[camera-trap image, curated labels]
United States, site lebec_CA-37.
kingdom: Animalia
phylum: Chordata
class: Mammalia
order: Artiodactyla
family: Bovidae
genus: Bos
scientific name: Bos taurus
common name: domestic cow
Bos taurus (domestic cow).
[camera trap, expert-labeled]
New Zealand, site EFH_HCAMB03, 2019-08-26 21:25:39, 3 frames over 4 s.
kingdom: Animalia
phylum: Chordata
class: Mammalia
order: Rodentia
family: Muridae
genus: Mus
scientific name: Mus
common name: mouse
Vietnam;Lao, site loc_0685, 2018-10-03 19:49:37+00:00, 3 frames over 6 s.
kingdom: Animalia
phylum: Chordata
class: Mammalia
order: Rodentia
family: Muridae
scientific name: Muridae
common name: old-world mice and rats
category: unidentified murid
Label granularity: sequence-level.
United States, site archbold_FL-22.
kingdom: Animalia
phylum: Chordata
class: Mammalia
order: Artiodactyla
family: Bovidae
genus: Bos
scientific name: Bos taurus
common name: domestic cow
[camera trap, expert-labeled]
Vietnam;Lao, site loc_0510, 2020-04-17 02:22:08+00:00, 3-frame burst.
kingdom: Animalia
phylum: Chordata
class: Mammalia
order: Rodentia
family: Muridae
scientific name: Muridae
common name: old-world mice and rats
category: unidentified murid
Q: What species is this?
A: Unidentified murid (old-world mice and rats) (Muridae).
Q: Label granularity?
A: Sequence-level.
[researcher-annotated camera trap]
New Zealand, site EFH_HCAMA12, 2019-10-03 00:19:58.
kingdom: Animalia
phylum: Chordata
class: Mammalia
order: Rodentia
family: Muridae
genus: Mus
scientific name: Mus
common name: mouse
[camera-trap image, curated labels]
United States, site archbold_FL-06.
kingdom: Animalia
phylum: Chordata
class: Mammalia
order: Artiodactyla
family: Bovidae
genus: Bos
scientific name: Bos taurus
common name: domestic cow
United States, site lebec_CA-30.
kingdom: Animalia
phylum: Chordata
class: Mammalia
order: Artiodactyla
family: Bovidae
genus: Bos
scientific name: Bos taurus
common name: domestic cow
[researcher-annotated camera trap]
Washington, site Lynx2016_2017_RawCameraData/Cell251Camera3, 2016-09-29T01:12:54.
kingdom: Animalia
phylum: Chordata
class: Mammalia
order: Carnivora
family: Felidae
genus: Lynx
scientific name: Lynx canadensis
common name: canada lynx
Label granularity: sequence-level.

• • • • •

Work to be completed
Repeat, word for word, every line above.

Solution to this task
[camera-trap image, curated labels]
United States, site lebec_CA-37.
kingdom: Animalia
phylum: Chordata
class: Mammalia
order: Artiodactyla
family: Bovidae
genus: Bos
scientific name: Bos taurus
common name: domestic cow
Bos taurus (domestic cow).
[camera trap, expert-labeled]
New Zealand, site EFH_HCAMB03, 2019-08-26 21:25:39, 3 frames over 4 s.
kingdom: Animalia
phylum: Chordata
class: Mammalia
order: Rodentia
family: Muridae
genus: Mus
scientific name: Mus
common name: mouse
Vietnam;Lao, site loc_0685, 2018-10-03 19:49:37+00:00, 3 frames over 6 s.
kingdom: Animalia
phylum: Chordata
class: Mammalia
order: Rodentia
family: Muridae
scientific name: Muridae
common name: old-world mice and rats
category: unidentified murid
Label granularity: sequence-level.
United States, site archbold_FL-22.
kingdom: Animalia
phylum: Chordata
class: Mammalia
order: Artiodactyla
family: Bovidae
genus: Bos
scientific name: Bos taurus
common name: domestic cow
[camera trap, expert-labeled]
Vietnam;Lao, site loc_0510, 2020-04-17 02:22:08+00:00, 3-frame burst.
kingdom: Animalia
phylum: Chordata
class: Mammalia
order: Rodentia
family: Muridae
scientific name: Muridae
common name: old-world mice and rats
category: unidentified murid
Q: What species is this?
A: Unidentified murid (old-world mice and rats) (Muridae).
Q: Label granularity?
A: Sequence-level.
[researcher-annotated camera trap]
New Zealand, site EFH_HCAMA12, 2019-10-03 00:19:58.
kingdom: Animalia
phylum: Chordata
class: Mammalia
order: Rodentia
family: Muridae
genus: Mus
scientific name: Mus
common name: mouse
[camera-trap image, curated labels]
United States, site archbold_FL-06.
kingdom: Animalia
phylum: Chordata
class: Mammalia
order: Artiodactyla
family: Bovidae
genus: Bos
scientific name: Bos taurus
common name: domestic cow
United States, site lebec_CA-30.
kingdom: Animalia
phylum: Chordata
class: Mammalia
order: Artiodactyla
family: Bovidae
genus: Bos
scientific name: Bos taurus
common name: domestic cow
[researcher-annotated camera trap]
Washington, site Lynx2016_2017_RawCameraData/Cell251Camera3, 2016-09-29T01:12:54.
kingdom: Animalia
phylum: Chordata
class: Mammalia
order: Carnivora
family: Felidae
genus: Lynx
scientific name: Lynx canadensis
common name: canada lynx
Label granularity: sequence-level.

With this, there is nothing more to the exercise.